SubscriptionEngine - The engine that maintains a list of Subscriptions, and handles the actual notification, in the event that a Subject is sent. The way this is implemented is in it's public method Notify(). The parameter in Notify is a Subject. So therefore, the SubscriptionEngine would go through its list of subscribers, and send to all Observers.

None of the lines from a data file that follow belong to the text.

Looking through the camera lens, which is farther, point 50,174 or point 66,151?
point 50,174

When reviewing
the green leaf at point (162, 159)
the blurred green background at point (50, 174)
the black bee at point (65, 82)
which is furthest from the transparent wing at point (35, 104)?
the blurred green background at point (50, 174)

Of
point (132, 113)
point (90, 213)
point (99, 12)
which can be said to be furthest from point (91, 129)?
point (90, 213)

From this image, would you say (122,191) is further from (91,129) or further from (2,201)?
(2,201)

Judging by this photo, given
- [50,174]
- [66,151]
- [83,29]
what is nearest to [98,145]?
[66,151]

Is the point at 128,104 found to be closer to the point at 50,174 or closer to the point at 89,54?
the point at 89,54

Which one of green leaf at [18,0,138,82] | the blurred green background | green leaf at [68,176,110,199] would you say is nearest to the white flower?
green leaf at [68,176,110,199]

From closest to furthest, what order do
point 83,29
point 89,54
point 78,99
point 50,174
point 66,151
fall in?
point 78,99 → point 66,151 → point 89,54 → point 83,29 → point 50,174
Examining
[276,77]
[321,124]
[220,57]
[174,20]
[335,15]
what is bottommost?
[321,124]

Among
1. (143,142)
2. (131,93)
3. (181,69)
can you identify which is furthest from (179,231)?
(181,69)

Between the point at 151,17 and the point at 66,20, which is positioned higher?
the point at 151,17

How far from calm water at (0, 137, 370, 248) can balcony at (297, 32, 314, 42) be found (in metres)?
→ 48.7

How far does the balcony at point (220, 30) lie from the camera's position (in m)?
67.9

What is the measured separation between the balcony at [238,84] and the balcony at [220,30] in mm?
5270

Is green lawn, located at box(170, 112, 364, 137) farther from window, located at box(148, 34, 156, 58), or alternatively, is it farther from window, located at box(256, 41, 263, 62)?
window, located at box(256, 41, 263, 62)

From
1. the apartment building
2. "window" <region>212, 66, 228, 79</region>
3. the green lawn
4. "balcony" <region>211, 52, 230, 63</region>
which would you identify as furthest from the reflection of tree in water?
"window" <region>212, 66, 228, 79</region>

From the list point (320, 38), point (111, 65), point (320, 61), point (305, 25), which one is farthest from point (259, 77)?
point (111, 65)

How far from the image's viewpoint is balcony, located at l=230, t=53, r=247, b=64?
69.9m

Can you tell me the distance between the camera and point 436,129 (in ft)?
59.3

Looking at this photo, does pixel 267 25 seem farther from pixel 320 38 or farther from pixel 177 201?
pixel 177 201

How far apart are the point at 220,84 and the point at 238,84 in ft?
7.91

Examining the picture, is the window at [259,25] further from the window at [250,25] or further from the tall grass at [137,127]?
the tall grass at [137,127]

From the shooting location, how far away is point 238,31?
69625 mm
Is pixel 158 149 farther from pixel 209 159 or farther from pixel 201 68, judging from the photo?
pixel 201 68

It would be the Observer's responsibility of whether or not they care.

public class SubscriptionEngine
{
   List<Subscription> _listOfSubscriptions;

   public SubscriptionEngine()
   {
      _listOfSubscriptions = new List<Subscription>();
   }

   public bool Contains(Subscription item)
   {
      foreach (Subscription subscription in _listOfSubscriptions)
      {
         if (subscription.Observer_.Name == item.Observer_.Name
         && subscription.Subject_.SubjectName == item.Subject_.SubjectName)
            return true;
      }
      return false;
   }

   public void Register(Subject s, Observer o)
   {
      Subscription item = new Subscription(s, o);
      if (!this.Contains(item))
      _listOfSubscriptions.Add(new Subscription(s, o));
   }

   public void Unregister(Subject s, Observer o)
   {
      for (int i = 0; i < _listOfSubscriptions.Count; i++)
      {
         if (_listOfSubscriptions[i].Observer_ == o && _listOfSubscriptions[i].Subject_ == s)
            _listOfSubscriptions.RemoveAt(i);
      }
   }

   public void Notify(Subject s)
   {
      foreach (Subscription subscription in _listOfSubscriptions)
      {
         if (subscription.Observer_.Update(s))
            MessageBox.Show(s.SubjectName + " has sent a message to " + subscription.Observer_.Name);
      }
   }
}

Television - A simple Form, which acts as an intermediary between the SubscriptionEngine and the Subjects and Observers.

public partial class Television : Form
{
   SubscriptionEngine _engine;

   public Television()
   {
      _engine = new SubscriptionEngine();
      InitializeComponent();
   }

   private void onTelevisionLoad(object sender, EventArgs e)
   {
      this.showCommercials();
   }

   private void showCommercials()
   {
      FurnitureCommercial furnitureCommercial = new FurnitureCommercial(_engine);
      CarCommercial carCommercial = new CarCommercial(_engine);

      FurnitureShopper furnitureShopper = new FurnitureShopper(_engine);
      CarShopper carShopper = new CarShopper(_engine);

      furnitureCommercial.Attach(furnitureShopper);
      carCommercial.Attach(carShopper);

      _engine.Notify(furnitureCommercial);
      _engine.Notify(carCommercial);
   }
}

The way I see the Observer pattern working is a little bit different that it was laid out by the Gang Of Four, or other authors. In the GOF's implementation, the Subject has more "smarts" than I think it needs. The way I see this pattern, the Subject ought to be rather "dumb," and the responsibility for doing stuff should lie with the Observer and the SubscriptionEngine.